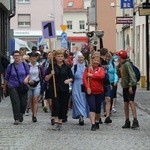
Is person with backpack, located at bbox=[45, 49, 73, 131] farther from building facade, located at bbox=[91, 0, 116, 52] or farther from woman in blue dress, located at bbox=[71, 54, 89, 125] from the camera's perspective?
building facade, located at bbox=[91, 0, 116, 52]

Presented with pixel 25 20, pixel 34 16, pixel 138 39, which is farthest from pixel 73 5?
pixel 138 39

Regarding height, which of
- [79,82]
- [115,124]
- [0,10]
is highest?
[0,10]

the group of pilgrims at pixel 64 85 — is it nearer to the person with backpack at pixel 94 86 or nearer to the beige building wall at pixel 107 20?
the person with backpack at pixel 94 86

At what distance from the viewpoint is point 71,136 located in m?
12.8

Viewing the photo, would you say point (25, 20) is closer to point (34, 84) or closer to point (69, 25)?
point (69, 25)

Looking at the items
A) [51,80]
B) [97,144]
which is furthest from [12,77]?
[97,144]

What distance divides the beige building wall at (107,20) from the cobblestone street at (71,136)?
5291 cm

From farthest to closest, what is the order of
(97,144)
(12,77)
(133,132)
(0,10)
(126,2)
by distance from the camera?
(126,2), (0,10), (12,77), (133,132), (97,144)

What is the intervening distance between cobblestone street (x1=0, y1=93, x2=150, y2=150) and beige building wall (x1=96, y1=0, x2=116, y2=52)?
52.9m

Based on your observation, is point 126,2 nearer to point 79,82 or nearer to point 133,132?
point 79,82

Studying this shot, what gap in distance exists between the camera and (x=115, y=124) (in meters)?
15.1

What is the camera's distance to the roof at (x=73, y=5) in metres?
94.0

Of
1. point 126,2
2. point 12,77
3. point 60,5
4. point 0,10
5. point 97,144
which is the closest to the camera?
point 97,144

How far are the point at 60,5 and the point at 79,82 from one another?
1997 inches
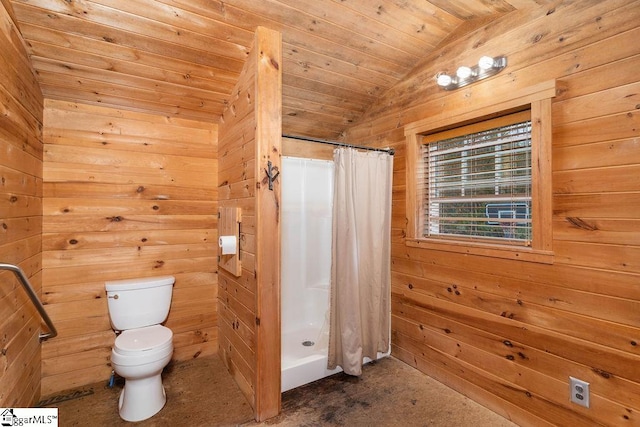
--- --- ---
**Goal:** Lay out every line of all the rows above as a numbered list, skipping the blank lines and leaving the pictures out.

**Response to the task:**
1. Is person with backpack, located at bbox=[45, 49, 73, 131] farther from building facade, located at bbox=[91, 0, 116, 52] or farther from woman in blue dress, located at bbox=[71, 54, 89, 125] from the camera's perspective?
2. building facade, located at bbox=[91, 0, 116, 52]
3. Presented with pixel 25 20, pixel 34 16, pixel 138 39, which is farthest from pixel 73 5?
4. pixel 138 39
5. Regarding height, which of
6. - [79,82]
7. - [115,124]
8. - [0,10]
9. is highest?
10. [0,10]
11. the group of pilgrims at pixel 64 85 — is it nearer to the person with backpack at pixel 94 86 or nearer to the beige building wall at pixel 107 20?
12. the person with backpack at pixel 94 86
13. At what distance from the viewpoint is point 71,136 located in m?
14. 12.8
15. Viewing the photo, would you say point (25, 20) is closer to point (34, 84) or closer to point (69, 25)?
16. point (69, 25)
17. Looking at the items
18. A) [51,80]
19. B) [97,144]
20. which is furthest from [12,77]?
21. [97,144]
22. What distance divides the beige building wall at (107,20) from the cobblestone street at (71,136)?
23. 5291 cm
24. From farthest to closest, what is the order of
25. (97,144)
26. (12,77)
27. (133,132)
28. (0,10)
29. (126,2)
30. by distance from the camera?
31. (126,2), (0,10), (12,77), (133,132), (97,144)
32. What is the intervening distance between cobblestone street (x1=0, y1=93, x2=150, y2=150) and beige building wall (x1=96, y1=0, x2=116, y2=52)?
33. 52.9m
34. Based on your observation, is point 126,2 nearer to point 79,82 or nearer to point 133,132?
35. point 79,82
36. Studying this shot, what gap in distance exists between the camera and (x=115, y=124) (in meters)?
37. 15.1
38. What is the camera's distance to the roof at (x=73, y=5) in metres?
39. 94.0
40. Of
41. 1. point 126,2
42. 2. point 12,77
43. 3. point 60,5
44. 4. point 0,10
45. 5. point 97,144
46. which is the closest to the camera?
47. point 97,144
48. How far are the point at 60,5 and the point at 79,82 from one another?
49. 1997 inches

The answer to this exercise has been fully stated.